Zzp'er met een eigen bv

Ook als je vanuit een bv onderneemt, ga je volgend jaar meer belasting betalen:

  • Het lage tarief gaat van 15% omhoog naar 19%;
  • Het hoge tarief gaat omhoog van 25% naar 25,8%;
  • De grens voor het lage tarief in de vennootschapsbelasting (vpb) wordt verlaagd van €395.000 winst naar €200.000. Bij een winst vanaf €200.000 betaal je vanaf 1 januari 2023 het hoge vpb-tarief van 25,8 procent.
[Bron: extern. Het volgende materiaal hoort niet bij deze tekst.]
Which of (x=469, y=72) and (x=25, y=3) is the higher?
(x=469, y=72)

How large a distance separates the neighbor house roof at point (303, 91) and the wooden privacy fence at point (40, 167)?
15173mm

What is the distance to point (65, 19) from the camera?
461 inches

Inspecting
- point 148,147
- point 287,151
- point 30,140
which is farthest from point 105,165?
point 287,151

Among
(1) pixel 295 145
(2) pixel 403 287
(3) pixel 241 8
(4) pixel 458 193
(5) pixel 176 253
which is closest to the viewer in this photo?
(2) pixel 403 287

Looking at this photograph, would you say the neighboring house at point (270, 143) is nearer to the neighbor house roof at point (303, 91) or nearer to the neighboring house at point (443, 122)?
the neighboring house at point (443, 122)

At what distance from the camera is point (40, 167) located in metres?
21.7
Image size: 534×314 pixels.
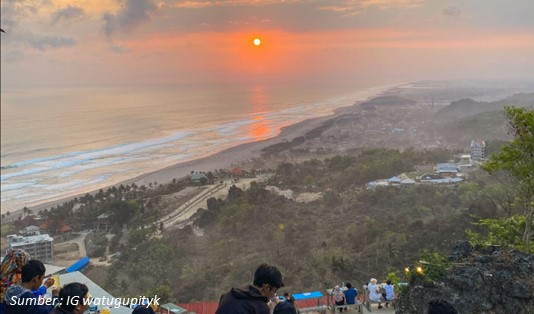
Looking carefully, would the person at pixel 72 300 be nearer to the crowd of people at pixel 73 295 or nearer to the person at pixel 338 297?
the crowd of people at pixel 73 295

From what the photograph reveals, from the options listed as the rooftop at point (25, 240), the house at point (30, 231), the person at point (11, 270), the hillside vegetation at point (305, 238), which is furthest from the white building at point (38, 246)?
the person at point (11, 270)

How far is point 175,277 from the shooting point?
50.8 feet

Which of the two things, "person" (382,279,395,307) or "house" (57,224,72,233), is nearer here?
"person" (382,279,395,307)

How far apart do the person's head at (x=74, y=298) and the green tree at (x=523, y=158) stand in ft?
27.5

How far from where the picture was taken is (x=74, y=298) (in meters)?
3.31

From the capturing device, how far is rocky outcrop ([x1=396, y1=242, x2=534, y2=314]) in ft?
23.0

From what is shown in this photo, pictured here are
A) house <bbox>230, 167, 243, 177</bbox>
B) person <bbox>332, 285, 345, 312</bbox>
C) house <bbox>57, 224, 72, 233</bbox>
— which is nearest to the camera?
person <bbox>332, 285, 345, 312</bbox>

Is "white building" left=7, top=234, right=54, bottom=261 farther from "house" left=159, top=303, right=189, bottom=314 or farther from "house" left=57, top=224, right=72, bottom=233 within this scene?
"house" left=159, top=303, right=189, bottom=314

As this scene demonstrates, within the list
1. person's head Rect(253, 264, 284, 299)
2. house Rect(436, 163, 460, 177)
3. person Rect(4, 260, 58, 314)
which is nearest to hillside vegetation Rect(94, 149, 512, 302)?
house Rect(436, 163, 460, 177)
Het tarief in box 2 gaat ook omhoog, vanaf 2024. Het kabinet wil vanaf 2024 twee belastingschijven. In box 2 moet dan 24,5% belasting worden betaald over de eerste €67.000 aan inkomsten. Voor alles boven €67.000 is het tarief: 31%.

Gebruikelijkloonregeling

Voor de zzp'er met een BV geldt de zogenoemde gebruikelijkloonregeling. Deze houdt in dat het loon voor een directeur-grootaandeelhouder (DGA) ten minste gelijk wordt gesteld op het hoogste van de volgende bedragen:

  • 75% van het loon uit de meest vergelijkbare dienstbetrekking;
  • het hoogste loon van de werknemers die in dienst zijn van hetzelfde lichaam of van een verbonden lichaam;
  • € 48.000.

De huidige doelmatigheidsmarge van 25% wordt afgeschaft. Dit is het percentage waarmee je als DGA je salaris mag verminderen ten opzichte van iemand met de meest vergelijkbare dienstbetrekking. Net als bij het verlagen van de zelfstandigenaftrek is het doel van de maatregel om het verschil in belastingdruk ten opzichte van werknemers in loondienst te verminderen.

Omzetten oudedagsverplichting naar lijfrente

Het kabinet wil dat ondernemers met een bv ruimere mogelijkheden hebben om hun oudedagsverplichting (ODV) om te zetten in een lijfrente. De ODV is de fiscale waarde van de pensioenverplichting in eigen beheer van de onderneming.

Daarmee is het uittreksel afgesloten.